Tüm dünyada olduğu üzere Türkiye’de sıhhat çalışanları, çoğunlukla sıkıntı kaideler altında, hayatlarını tehlikeye atarak, bazen de sevdiklerinden kendilerini soyutlamak zorunda kalarak, koronavirüs salgını ile en ön saflarda uğraş ediyor.
ELLERİNE KINA YAKTILAR
Pamukkale Üniversitesi (PAÜ) Hastanesi dahiliye ağır bakım servisi çalışanları da özveriyle misyonlarını sürdürüyor.
PAÜ İç Hastalıkları Ana Bilim Kısmı Dr. Öğretim Üyesi İsmail Hakkı Akbudak, AA muhabirine yaptığı açıklamada, salgının ülkede görülmeye başladığı andan itibaren hastalarını iyileştirmek için uğraş gösterdiklerini belirtti.
Salgın ile çaba sırasında acı vakalara tanıklık ettiklerini lisana getiren Akbudak, geçtiğimiz günlerde ise 100 yaşındaki bir hastayı alkışlarla olağan servise uğurladıklarını söyledi.

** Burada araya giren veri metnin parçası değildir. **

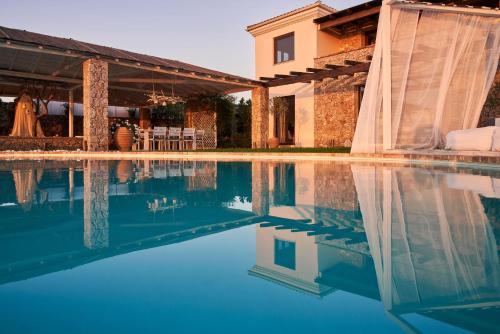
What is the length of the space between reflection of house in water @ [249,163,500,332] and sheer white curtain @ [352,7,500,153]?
4957 millimetres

ANNEM “BU DA BİR SAVAŞ, KINANI YAKALIM” DEDİ
Sıhhat çalışanlarının koronavirüsle uğraşının devam edeceğini anlatan Akbudak, şöyle konuştu:
“Annem bir gün bana ‘Oğlum askere giderken kınanı yaktık. Bu da bir savaş, kınanı yakalım.’ diyerek ellerime kına yakıp hastaneye o denli uğurladı. Biz hastanede dualarla uğraş ettik. Kınalı eller güya zırhım olmuştu ve beni çok motive etmişti. Kınayı gören takım arkadaşlarım ‘Hocam kına nedir, savaşa mı gidiyoruz?’ diye söylemişti. Benim için bu da bir savaş. Bu türlü düşünürsek daha çok motive olacağına inanan grubum de benden etkilenerek ağır bakıma kına yakıp geldiler.”
“KINALI ELLER” TAKIMI
Akbudak, hastanedeki grubuna “kınalı eller” ismini verdiklerini söyledi.
Takımdaki herkesin ellerinin kınalı olduğuna değinen Akbudak, “Personelim ‘Artık biz de kına yakalım.’ dediler. Biz bu yola baş koyduk. Birebir savaş ve hayatın yeni bir periyodu üzere. Diğer hastalar için bu formda gayret edersek muvaffakiyet elde edebileceğimize inanıyorum. Annem memlekete döndü. Artık eşim kınamı yakıp beni hastaneye uğurluyor.” diye konuştu.
Virüsle gayrette herkese misyon düştüğünü tabir eden Akbudak, ağır bakımın, kurallara uymayan beşerlerle dolu olduğunu kelamlarına ekledi.